- _What the exercise asks_: Give back the exact lines of the material below from the one containing "Manta Ray (Manta" through the one containing "Green grass plant", and no pictures.

- _Records for this exercise_:
--- START ---

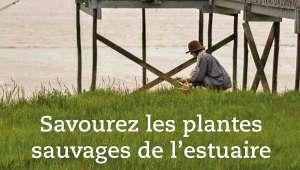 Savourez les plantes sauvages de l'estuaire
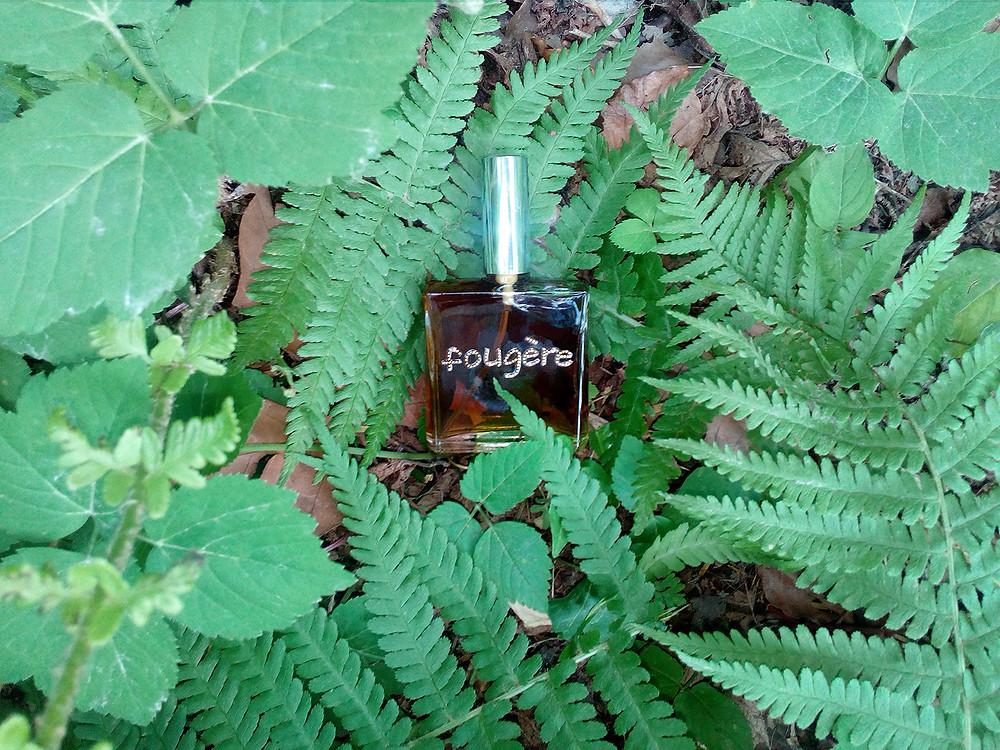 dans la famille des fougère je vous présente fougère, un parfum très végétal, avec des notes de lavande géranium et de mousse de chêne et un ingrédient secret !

--- END ---
--- START ---

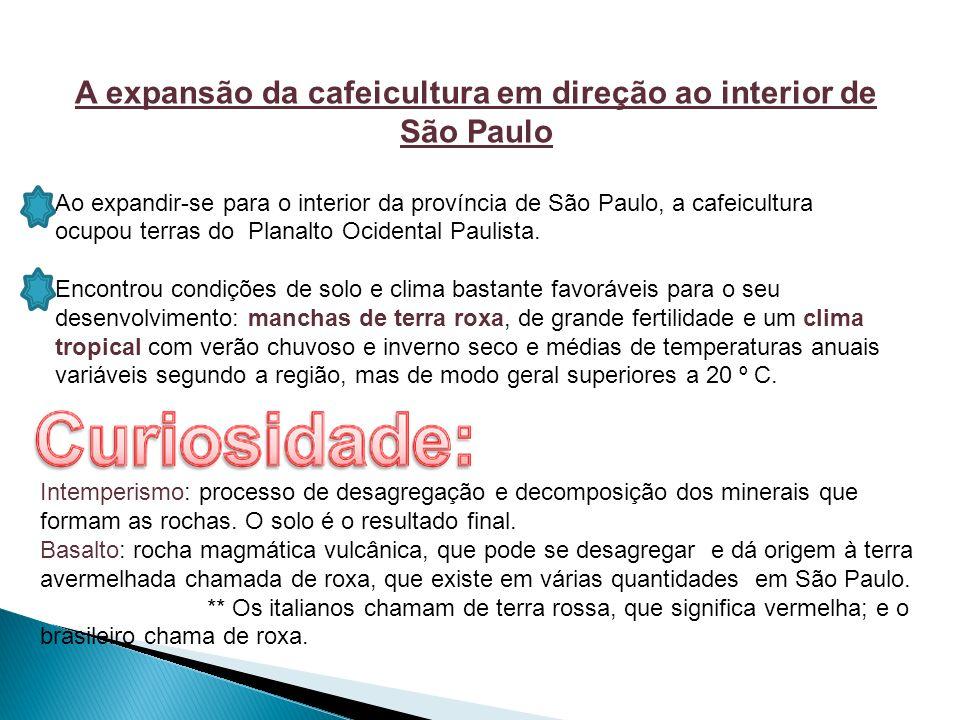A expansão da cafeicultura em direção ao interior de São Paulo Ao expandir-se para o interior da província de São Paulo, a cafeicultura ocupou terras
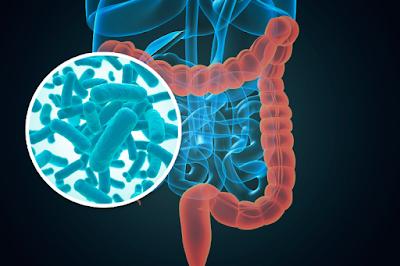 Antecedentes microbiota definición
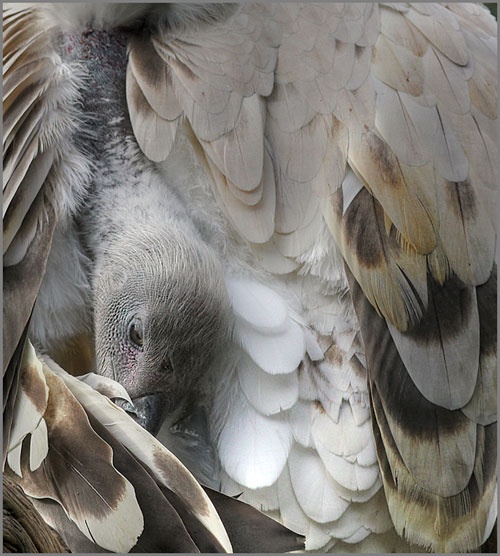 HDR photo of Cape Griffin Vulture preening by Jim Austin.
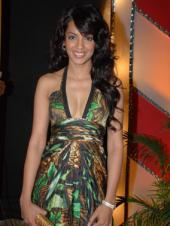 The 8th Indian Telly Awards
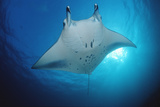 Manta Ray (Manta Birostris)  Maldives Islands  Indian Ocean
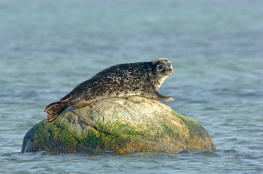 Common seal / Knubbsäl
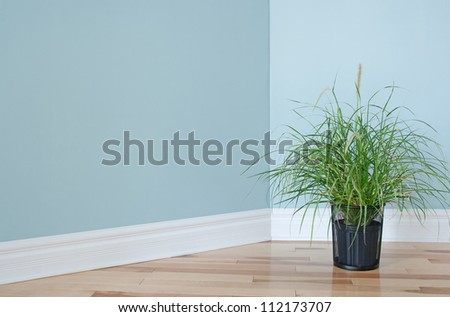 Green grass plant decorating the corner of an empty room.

--- END ---

- _Worked solution_:
 Manta Ray (Manta Birostris)  Maldives Islands  Indian Ocean
 Common seal / Knubbsäl
 Green grass plant decorating the corner of an empty room.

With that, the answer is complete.